+++ Given records

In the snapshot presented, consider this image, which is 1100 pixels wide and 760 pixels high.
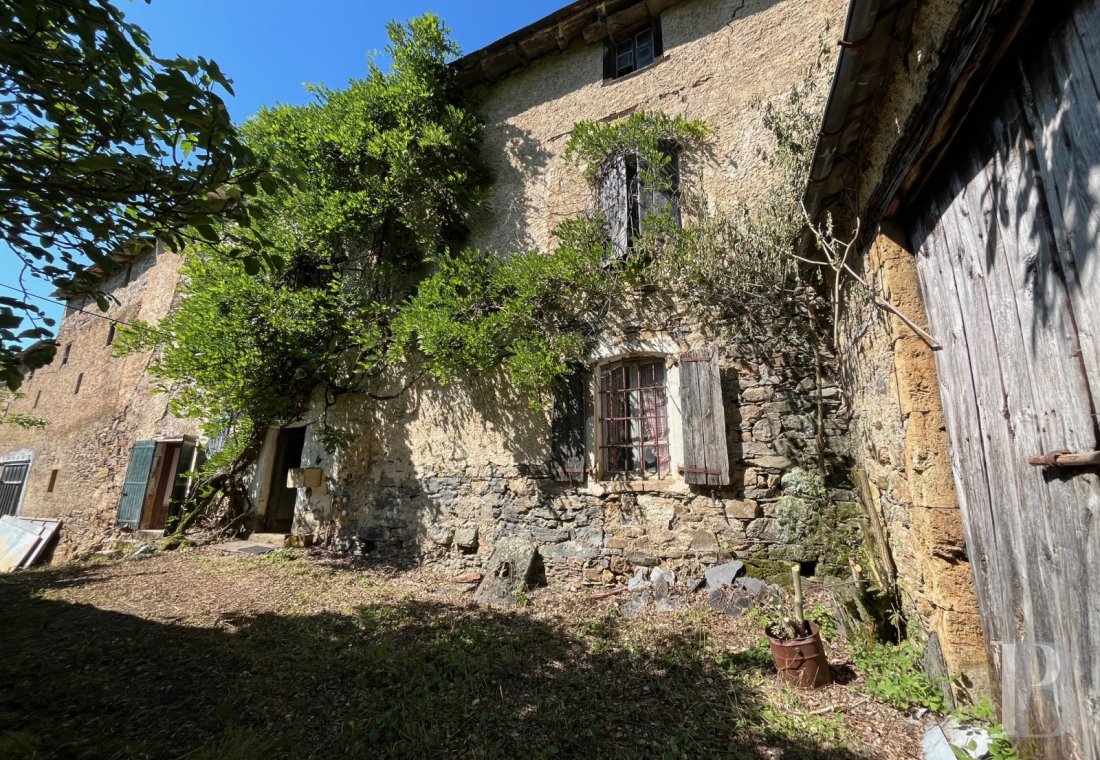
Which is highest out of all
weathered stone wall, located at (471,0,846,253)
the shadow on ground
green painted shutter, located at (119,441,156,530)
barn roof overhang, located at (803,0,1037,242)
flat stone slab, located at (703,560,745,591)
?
weathered stone wall, located at (471,0,846,253)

++++++

Problem description
Can you give these records again with "green painted shutter" replaced by "green wooden shutter" and everything else unchanged, leaving the pictures out?

Exercise result
In the snapshot presented, consider this image, which is 1100 pixels wide and 760 pixels high.
Which is highest out of all
weathered stone wall, located at (471,0,846,253)
the shadow on ground
green wooden shutter, located at (119,441,156,530)
barn roof overhang, located at (803,0,1037,242)
flat stone slab, located at (703,560,745,591)
?
weathered stone wall, located at (471,0,846,253)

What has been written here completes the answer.